:: The request ::
Please turn everything from the line containing "How long is" down to the line containing "1.49 meters", both included, into a numbered list with the blank lines left out.

[start Data provided]

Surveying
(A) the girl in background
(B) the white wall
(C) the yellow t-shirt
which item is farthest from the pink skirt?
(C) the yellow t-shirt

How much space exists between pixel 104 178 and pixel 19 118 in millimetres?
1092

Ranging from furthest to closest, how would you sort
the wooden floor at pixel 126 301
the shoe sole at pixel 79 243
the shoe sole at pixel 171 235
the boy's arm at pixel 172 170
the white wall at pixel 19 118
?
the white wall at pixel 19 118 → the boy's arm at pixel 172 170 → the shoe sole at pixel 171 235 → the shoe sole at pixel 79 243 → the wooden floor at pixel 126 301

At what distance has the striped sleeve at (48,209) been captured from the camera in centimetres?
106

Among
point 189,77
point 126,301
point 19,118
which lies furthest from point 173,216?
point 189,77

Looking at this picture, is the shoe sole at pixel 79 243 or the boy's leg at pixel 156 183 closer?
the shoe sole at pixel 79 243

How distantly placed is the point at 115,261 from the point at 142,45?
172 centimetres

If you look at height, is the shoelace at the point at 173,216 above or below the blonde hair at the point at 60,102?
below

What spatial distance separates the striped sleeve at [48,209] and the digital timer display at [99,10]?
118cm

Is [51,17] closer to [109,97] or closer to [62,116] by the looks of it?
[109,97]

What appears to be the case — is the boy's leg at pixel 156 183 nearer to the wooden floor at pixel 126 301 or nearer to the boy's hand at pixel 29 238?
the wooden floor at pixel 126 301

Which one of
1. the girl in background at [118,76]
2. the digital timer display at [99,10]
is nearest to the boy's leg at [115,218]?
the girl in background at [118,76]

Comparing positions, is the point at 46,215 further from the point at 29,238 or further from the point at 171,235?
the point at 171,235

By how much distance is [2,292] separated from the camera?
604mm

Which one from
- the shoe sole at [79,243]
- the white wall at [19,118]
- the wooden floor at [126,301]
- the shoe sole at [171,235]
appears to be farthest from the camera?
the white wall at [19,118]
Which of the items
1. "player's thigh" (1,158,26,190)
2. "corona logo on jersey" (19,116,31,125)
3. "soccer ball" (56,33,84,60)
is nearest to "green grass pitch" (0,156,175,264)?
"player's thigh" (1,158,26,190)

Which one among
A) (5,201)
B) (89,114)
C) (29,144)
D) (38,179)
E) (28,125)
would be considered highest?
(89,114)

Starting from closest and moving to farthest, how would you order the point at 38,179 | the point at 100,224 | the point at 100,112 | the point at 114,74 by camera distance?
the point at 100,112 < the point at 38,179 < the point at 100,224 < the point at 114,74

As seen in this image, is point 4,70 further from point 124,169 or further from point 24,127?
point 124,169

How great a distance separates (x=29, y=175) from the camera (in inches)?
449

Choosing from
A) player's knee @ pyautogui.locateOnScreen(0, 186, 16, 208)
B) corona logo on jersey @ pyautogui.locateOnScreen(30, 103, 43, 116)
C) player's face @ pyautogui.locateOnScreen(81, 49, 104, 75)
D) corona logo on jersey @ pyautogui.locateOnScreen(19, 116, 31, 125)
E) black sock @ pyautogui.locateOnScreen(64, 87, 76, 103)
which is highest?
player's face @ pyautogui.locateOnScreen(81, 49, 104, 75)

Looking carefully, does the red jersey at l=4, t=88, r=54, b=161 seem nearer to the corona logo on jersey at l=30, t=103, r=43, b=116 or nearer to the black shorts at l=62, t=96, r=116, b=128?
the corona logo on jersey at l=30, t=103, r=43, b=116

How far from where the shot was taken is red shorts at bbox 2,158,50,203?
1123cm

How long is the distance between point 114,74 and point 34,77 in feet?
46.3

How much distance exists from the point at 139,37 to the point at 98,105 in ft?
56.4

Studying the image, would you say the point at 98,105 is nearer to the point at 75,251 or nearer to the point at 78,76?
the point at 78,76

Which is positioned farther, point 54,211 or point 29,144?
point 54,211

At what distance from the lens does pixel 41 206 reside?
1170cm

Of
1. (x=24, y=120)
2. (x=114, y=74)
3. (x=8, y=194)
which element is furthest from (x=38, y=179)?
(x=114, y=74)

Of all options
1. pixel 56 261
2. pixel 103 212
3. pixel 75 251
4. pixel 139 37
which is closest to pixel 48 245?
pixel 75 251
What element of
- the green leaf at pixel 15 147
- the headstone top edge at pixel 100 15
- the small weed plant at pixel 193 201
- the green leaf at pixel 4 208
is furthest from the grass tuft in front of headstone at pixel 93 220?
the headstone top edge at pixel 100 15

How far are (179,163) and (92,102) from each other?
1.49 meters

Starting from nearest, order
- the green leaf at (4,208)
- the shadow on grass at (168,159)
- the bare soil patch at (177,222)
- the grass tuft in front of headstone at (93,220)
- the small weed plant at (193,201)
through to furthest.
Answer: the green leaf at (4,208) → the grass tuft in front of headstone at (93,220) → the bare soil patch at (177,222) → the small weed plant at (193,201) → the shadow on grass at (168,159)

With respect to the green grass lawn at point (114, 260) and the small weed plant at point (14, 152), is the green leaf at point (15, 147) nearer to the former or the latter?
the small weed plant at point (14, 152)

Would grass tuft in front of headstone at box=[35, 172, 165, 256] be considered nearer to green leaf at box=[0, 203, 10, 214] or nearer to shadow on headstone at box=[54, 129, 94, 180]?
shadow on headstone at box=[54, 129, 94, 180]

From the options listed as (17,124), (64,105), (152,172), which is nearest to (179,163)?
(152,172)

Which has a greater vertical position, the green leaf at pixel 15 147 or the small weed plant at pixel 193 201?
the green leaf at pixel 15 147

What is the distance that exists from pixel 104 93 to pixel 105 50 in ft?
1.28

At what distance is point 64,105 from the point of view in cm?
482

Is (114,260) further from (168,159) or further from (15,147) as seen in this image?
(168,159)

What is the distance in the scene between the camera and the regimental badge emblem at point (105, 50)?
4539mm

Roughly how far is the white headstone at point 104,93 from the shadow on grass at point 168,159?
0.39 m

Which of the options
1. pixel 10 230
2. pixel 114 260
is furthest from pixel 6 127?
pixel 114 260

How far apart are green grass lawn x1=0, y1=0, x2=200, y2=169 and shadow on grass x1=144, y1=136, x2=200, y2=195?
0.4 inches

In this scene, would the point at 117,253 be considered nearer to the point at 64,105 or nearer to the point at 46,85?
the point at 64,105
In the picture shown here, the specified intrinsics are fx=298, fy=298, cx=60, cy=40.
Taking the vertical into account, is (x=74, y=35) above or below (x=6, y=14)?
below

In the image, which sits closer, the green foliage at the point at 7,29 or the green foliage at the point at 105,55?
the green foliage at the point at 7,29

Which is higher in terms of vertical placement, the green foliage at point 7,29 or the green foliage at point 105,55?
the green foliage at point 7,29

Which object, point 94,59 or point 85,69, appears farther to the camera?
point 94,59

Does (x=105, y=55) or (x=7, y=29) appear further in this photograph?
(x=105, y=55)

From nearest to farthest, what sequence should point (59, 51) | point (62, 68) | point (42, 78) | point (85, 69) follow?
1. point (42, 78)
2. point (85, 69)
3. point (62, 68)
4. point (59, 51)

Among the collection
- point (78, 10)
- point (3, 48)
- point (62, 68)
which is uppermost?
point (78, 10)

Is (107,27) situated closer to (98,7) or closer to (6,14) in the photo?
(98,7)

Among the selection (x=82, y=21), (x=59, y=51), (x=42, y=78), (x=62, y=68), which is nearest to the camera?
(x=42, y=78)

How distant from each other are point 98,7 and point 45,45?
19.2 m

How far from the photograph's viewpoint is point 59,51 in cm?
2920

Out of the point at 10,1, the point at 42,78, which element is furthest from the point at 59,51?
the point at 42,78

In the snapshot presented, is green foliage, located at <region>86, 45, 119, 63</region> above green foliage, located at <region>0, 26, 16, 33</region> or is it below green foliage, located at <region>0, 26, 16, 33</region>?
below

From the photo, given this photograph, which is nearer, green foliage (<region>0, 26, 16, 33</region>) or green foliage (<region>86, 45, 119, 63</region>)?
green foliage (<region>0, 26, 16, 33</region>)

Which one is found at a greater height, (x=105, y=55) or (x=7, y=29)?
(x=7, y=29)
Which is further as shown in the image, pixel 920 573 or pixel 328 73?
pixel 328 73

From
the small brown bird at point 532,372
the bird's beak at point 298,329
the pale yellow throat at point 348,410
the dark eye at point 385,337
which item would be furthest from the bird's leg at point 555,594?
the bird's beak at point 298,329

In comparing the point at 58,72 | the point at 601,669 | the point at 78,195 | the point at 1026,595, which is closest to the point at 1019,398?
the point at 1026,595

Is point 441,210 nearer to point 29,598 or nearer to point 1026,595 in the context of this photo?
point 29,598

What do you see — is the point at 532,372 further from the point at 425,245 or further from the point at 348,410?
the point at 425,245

[end Data provided]

:: Output below ::
1. How long is the distance between point 114,74 and point 34,77 in feet?
2. 46.3
3. How much distance exists from the point at 139,37 to the point at 98,105 in ft?
4. 56.4
5. Studying the image, would you say the point at 98,105 is nearer to the point at 75,251 or nearer to the point at 78,76?
6. the point at 78,76
7. Which is positioned farther, point 54,211 or point 29,144?
8. point 54,211
9. At what distance from the lens does pixel 41 206 reside?
10. 1170cm
11. Of
12. 1. (x=24, y=120)
13. 2. (x=114, y=74)
14. 3. (x=8, y=194)
15. which element is furthest from (x=38, y=179)?
16. (x=114, y=74)
17. Of all options
18. 1. pixel 56 261
19. 2. pixel 103 212
20. 3. pixel 75 251
21. 4. pixel 139 37
22. which is closest to pixel 48 245?
23. pixel 75 251
24. What element of
25. - the green leaf at pixel 15 147
26. - the headstone top edge at pixel 100 15
27. - the small weed plant at pixel 193 201
28. - the green leaf at pixel 4 208
29. is furthest from the grass tuft in front of headstone at pixel 93 220?
30. the headstone top edge at pixel 100 15
31. How far are (179,163) and (92,102) from each other?
32. 1.49 meters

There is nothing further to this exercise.